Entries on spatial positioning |
-=-=-=-=-

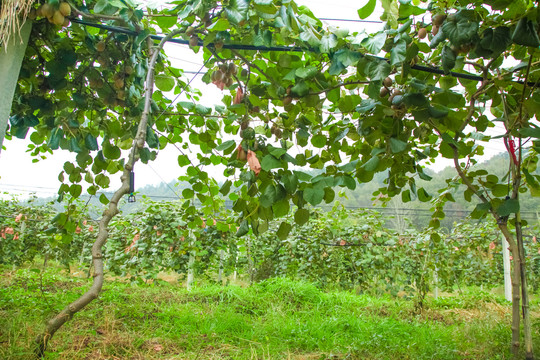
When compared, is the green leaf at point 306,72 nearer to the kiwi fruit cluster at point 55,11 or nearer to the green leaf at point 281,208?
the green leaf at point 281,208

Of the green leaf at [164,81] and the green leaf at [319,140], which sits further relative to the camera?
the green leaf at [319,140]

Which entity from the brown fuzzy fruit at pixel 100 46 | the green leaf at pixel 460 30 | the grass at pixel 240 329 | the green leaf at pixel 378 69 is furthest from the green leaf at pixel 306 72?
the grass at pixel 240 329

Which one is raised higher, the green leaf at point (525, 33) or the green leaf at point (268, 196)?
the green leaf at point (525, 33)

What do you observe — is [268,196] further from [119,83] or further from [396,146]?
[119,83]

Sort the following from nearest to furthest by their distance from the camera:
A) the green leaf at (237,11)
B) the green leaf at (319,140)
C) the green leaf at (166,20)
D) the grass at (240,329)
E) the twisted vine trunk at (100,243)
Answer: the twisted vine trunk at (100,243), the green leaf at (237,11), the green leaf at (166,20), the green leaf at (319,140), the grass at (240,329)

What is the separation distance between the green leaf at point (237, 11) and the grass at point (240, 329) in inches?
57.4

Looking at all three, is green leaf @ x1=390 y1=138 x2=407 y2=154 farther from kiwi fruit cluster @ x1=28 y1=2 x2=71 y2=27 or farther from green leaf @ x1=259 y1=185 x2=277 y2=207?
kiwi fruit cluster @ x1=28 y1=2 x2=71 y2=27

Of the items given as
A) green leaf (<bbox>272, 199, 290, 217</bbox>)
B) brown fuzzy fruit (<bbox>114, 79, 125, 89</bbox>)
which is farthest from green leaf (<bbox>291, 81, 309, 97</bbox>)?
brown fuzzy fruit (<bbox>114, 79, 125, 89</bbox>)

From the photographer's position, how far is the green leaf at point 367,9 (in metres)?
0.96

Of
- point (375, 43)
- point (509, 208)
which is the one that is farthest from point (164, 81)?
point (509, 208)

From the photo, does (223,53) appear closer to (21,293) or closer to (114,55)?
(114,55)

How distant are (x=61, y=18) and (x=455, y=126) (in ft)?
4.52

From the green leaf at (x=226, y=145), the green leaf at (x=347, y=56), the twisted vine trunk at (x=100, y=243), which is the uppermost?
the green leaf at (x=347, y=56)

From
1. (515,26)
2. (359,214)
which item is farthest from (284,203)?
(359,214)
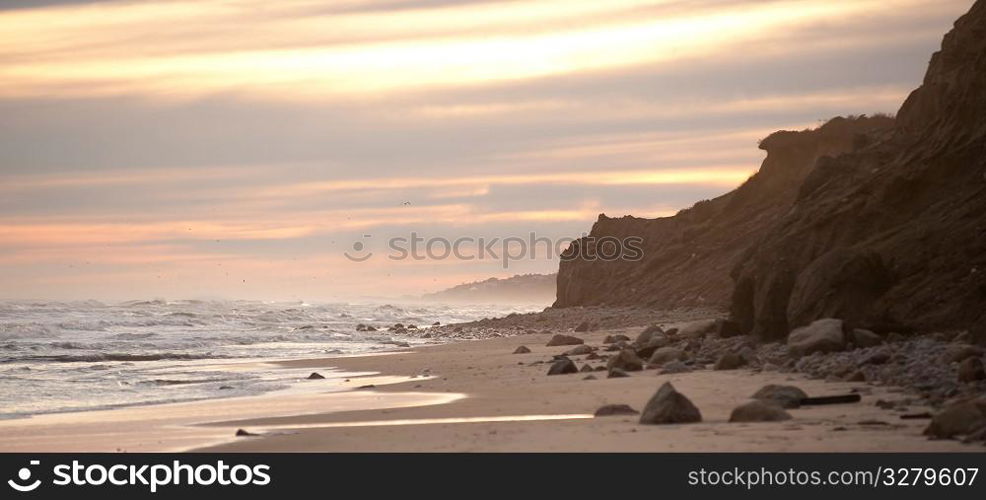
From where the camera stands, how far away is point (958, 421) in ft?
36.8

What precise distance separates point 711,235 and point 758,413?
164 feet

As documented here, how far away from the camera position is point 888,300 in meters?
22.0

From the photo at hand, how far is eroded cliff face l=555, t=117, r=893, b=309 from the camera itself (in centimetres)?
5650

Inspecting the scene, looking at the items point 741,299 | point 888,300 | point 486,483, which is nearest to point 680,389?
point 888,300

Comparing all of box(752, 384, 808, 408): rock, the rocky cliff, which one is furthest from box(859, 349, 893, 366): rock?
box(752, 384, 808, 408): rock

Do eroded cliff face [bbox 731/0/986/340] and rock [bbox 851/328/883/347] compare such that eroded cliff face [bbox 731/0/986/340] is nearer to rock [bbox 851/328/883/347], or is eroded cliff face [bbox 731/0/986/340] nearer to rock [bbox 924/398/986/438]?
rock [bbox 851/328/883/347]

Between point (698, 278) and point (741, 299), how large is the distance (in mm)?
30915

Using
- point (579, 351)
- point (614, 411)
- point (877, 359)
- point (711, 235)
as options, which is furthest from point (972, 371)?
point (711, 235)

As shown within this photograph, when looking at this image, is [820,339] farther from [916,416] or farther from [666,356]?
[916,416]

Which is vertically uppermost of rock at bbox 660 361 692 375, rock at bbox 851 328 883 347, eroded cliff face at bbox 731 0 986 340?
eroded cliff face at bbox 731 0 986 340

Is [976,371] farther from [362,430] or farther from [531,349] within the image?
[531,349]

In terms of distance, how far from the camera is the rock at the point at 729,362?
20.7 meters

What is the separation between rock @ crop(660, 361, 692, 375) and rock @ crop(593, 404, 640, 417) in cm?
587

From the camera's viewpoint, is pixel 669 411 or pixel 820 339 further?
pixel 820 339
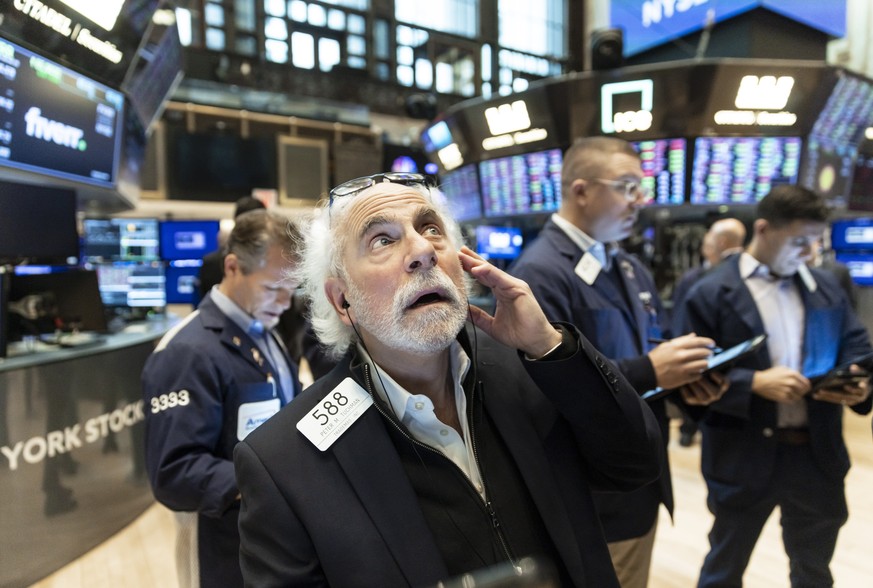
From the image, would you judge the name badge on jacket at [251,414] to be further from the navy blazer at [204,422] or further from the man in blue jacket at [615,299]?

-=-=-=-=-

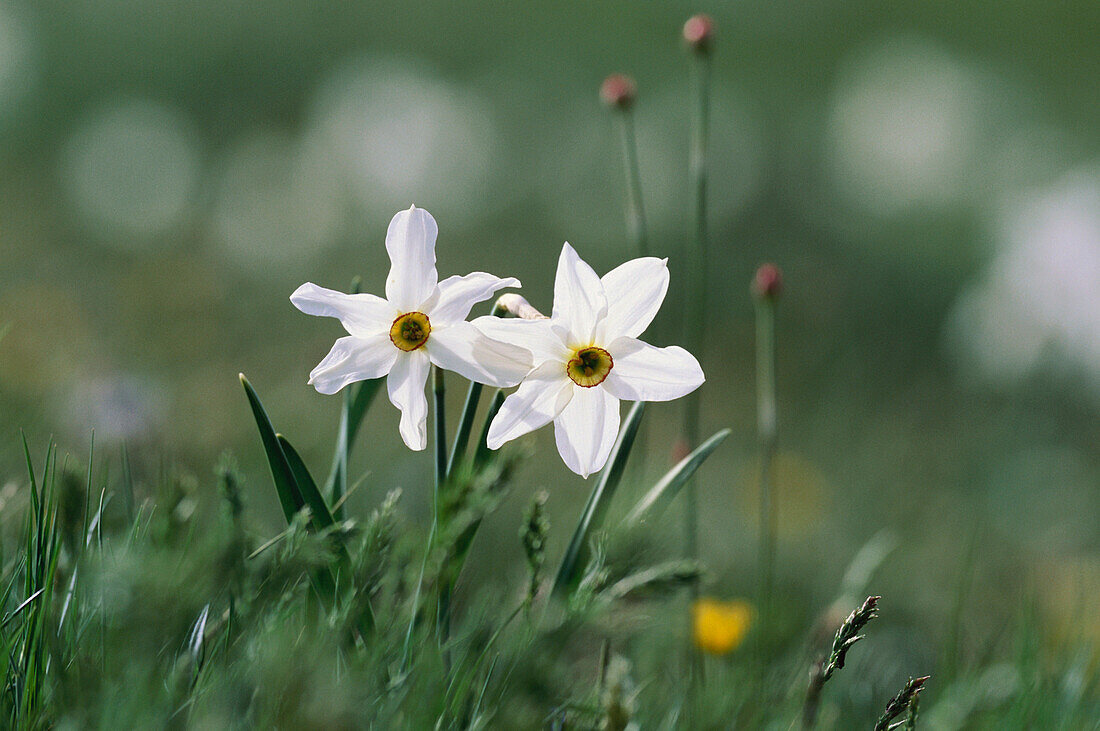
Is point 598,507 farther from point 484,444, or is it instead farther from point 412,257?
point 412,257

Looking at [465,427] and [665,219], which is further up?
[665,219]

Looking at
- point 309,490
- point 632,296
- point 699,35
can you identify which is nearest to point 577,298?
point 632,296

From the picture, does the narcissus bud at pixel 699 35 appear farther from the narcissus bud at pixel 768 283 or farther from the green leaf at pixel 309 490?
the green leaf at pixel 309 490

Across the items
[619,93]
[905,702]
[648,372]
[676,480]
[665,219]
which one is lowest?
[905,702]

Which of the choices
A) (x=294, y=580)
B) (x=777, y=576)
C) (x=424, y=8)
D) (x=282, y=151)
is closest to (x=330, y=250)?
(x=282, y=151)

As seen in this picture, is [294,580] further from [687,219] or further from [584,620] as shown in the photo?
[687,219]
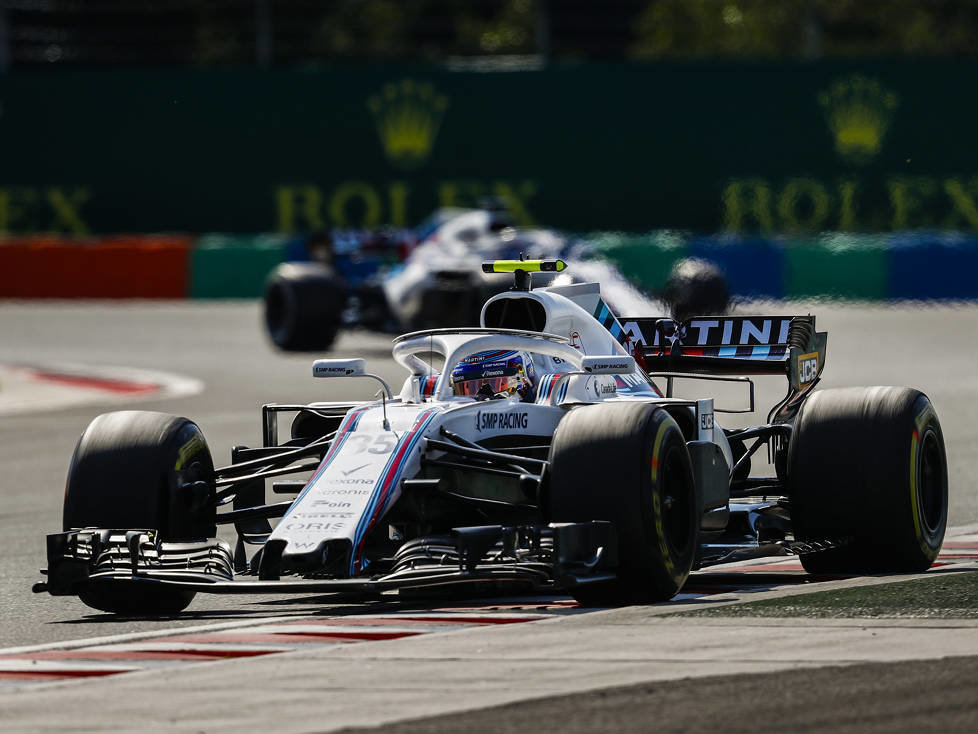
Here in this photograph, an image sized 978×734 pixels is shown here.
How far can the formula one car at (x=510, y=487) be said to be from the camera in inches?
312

-=-=-=-=-

WORK TO BE COMPLETED | Pull out every line of the material above that contains the word "nearest", treating uppercase and lowercase as different.

SOLUTION BELOW |
Sort the following from nearest to furthest by their distance from the camera:
Inspecting the scene, looking at the items point 741,299 | point 888,300 | point 486,483, which is nearest to point 680,389?
can you identify which is nearest to point 577,298?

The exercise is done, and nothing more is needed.